◆ What this task involves ◆
Rewrite everything from the line containing "From the observer's" down to the end of the records, changing "vantage point" to "camera position" and keeping every other part identical. Omit the pictures from your answer.

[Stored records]
══════
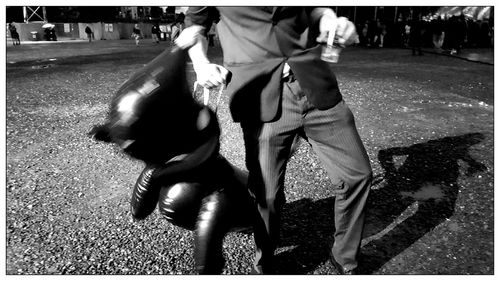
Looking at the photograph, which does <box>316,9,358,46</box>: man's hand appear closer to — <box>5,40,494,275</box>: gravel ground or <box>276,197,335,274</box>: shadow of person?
<box>5,40,494,275</box>: gravel ground

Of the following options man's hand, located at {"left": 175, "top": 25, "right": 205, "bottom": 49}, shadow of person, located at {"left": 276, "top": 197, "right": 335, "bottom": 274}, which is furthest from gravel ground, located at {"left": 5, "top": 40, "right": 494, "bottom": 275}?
man's hand, located at {"left": 175, "top": 25, "right": 205, "bottom": 49}

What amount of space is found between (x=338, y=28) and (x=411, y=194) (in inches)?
85.7

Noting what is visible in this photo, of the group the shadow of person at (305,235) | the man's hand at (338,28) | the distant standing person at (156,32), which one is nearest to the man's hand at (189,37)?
the man's hand at (338,28)

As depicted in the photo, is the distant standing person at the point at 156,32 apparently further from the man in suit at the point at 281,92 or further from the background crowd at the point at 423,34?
the man in suit at the point at 281,92

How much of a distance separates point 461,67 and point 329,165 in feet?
36.8

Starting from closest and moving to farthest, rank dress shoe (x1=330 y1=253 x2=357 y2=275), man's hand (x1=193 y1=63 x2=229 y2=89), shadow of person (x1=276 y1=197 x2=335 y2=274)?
1. man's hand (x1=193 y1=63 x2=229 y2=89)
2. dress shoe (x1=330 y1=253 x2=357 y2=275)
3. shadow of person (x1=276 y1=197 x2=335 y2=274)

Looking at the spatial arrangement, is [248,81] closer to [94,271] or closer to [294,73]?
[294,73]

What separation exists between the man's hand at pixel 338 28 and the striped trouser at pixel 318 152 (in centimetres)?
29

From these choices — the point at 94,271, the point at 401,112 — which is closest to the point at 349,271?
the point at 94,271

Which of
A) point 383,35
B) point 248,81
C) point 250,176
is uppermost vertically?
point 248,81

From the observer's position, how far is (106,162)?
14.3 ft

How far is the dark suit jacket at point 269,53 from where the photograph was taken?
6.59 ft

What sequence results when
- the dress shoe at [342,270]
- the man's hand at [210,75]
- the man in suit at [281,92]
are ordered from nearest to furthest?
the man's hand at [210,75] < the man in suit at [281,92] < the dress shoe at [342,270]

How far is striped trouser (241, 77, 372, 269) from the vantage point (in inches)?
82.6
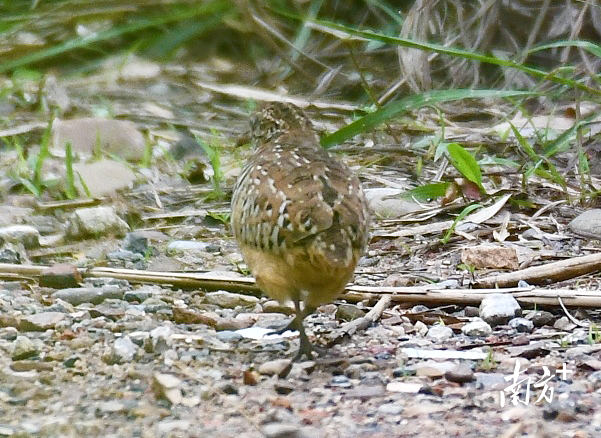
══════
◆ Answer to the exercise ◆
From the observer's position, how far is (106,162)?
14.3 ft

How far is the dark suit jacket at point 269,53 from where the photograph was taken?
6.59 ft

What sequence results when
- the dress shoe at [342,270]
- the man's hand at [210,75]
- the man in suit at [281,92]
are ordered from nearest to furthest?
the man's hand at [210,75] < the man in suit at [281,92] < the dress shoe at [342,270]

How far is striped trouser (241, 77, 372, 269) from the camera position (in inches)?
82.6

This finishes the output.